Nola, truffa a un’anziana di Ceglie Messapica: arrestato un 24enne per raggiro aggravato e furto di oro e contanti

Il giovane, già noto alle forze dell’ordine, è stato individuato grazie alle indagini dei Carabinieri e ora si trova ai domiciliari. L’Arma rinnova l’appello alla popolazione a segnalare sempre questi fenomeni

Il 31 maggio 2025, a Nola (NA), i Carabinieri della Stazione di Ceglie Messapica hanno arrestato in flagranza di reato un 24enne del luogo, accusato di truffa aggravata ai danni di un’anziana di Ceglie Messapica. Il provvedimento cautelare degli arresti domiciliari è stato emesso dal G.I.P. del Tribunale di Brindisi, nell’ambito di un’indagine coordinata dalla Procura della Repubblica di Brindisi.

I fatti risalgono al 16 ottobre 2024, quando la vittima, mentre il marito era ricoverato in ospedale, ha ricevuto una telefonata da un sedicente Maresciallo dei Carabinieri che le ha comunicato che il marito aveva provocato un grave incidente stradale. Poco dopo, un presunto avvocato ha contattato la figlia della donna, parlando di multe per un totale di 7.100 euro. Non potendo pagare l’intera somma, la donna ha consegnato 2.680 euro in contanti e monili in oro a un giovane che si è presentato a casa sua per ritirarli, rassicurando le vittime e fotografando la refurtiva.

La figlia, insospettita, ha tentato invano di recuperare quanto consegnato. Il truffatore, insieme a un complice che lo attendeva in auto, è fuggito rapidamente.

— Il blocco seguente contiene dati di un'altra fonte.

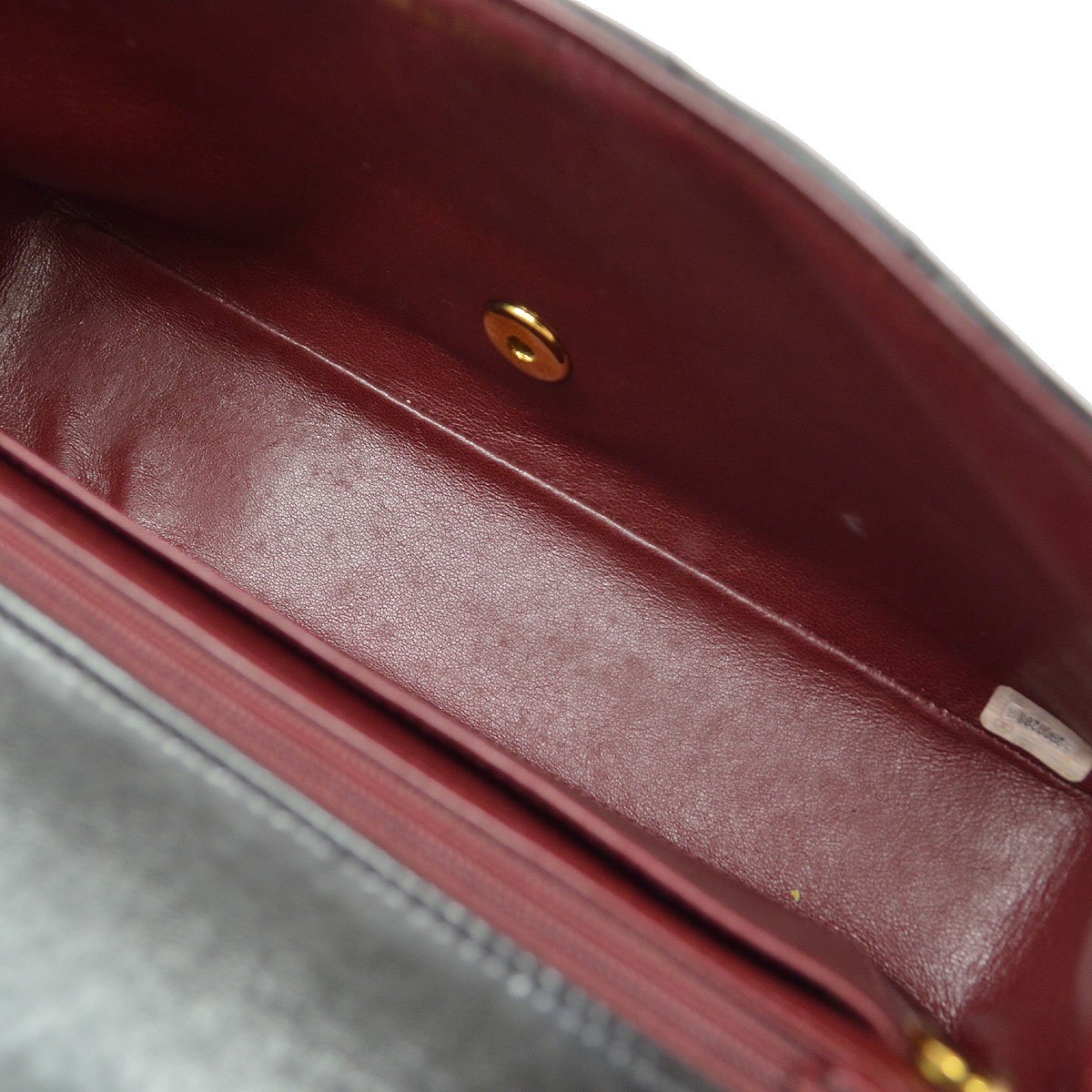 Chanel 1991-1994 Classic Flap Handbag Medium Black Lambskin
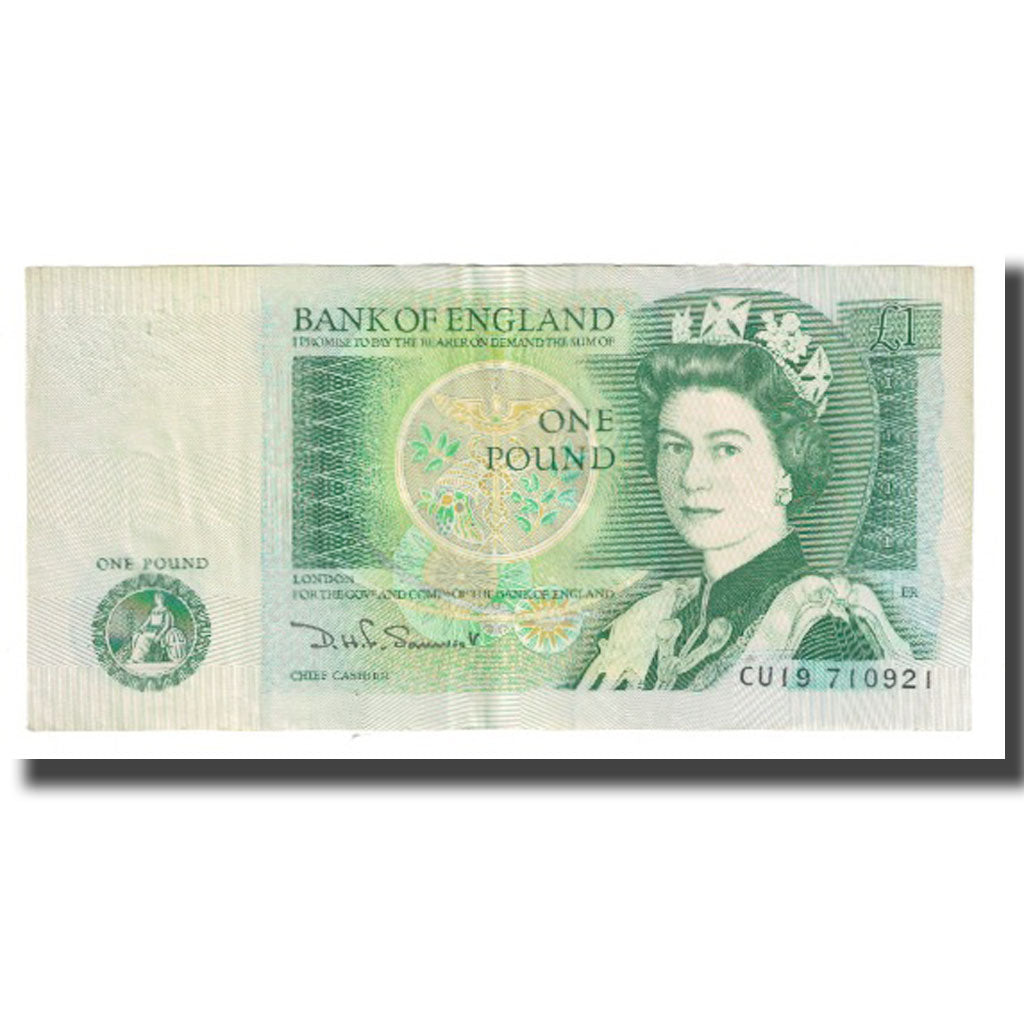 Billet, Grande-Bretagne, 1 Pound, KM:377a, TTB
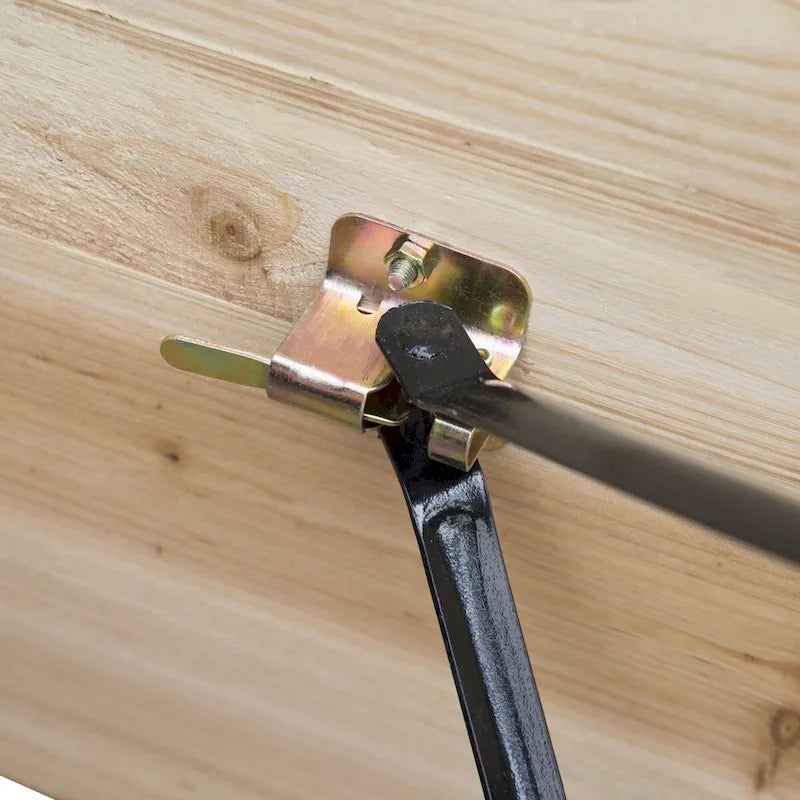 Ensemble table et banc de pique-nique portables de 1,80 m, ensemble table et banc de camping pliants en bois pour l'extérieur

Grazie alla denuncia tempestiva e all’analisi delle immagini delle telecamere di videosorveglianza, i Carabinieri hanno identificato e arrestato il 24enne, già gravato da precedenti specifici.

L’arrestato si trova ora agli arresti domiciliari, ma è bene ricordare che non è da ritenersi colpevole fino a quando la sua eventuale responsabilità penale non sarà definitivamente accertata.

I Carabinieri colgono l’occasione per rinnovare l’appello alla popolazione, invitando a segnalare tempestivamente eventuali fenomeni criminali che prendono di mira le persone anziane.

Tra le truffe più diffuse segnalate dall’Arma:
– Il finto dipendente di aziende di fornitura energetica;
– Il falso incidente stradale con richiesta urgente di denaro;
– Il finto amico di famiglia che sfrutta la fiducia degli anziani;
– La consegna di un pacco urgente da pagare in contanti;
– Sedicenti bancari, religiosi o appartenenti alle forze dell’ordine in borghese.

I consigli utili per prevenire raggiri: mai fornire dati personali o bancari per telefono, non aprire la porta a sconosciuti e curare sempre rapporti di buon vicinato. In caso di dubbi o perplessità, è sempre meglio contattare un familiare o chiamare subito il numero di emergenza 112 (o 113), per ricevere supporto immediato e l’arrivo tempestivo di una pattuglia.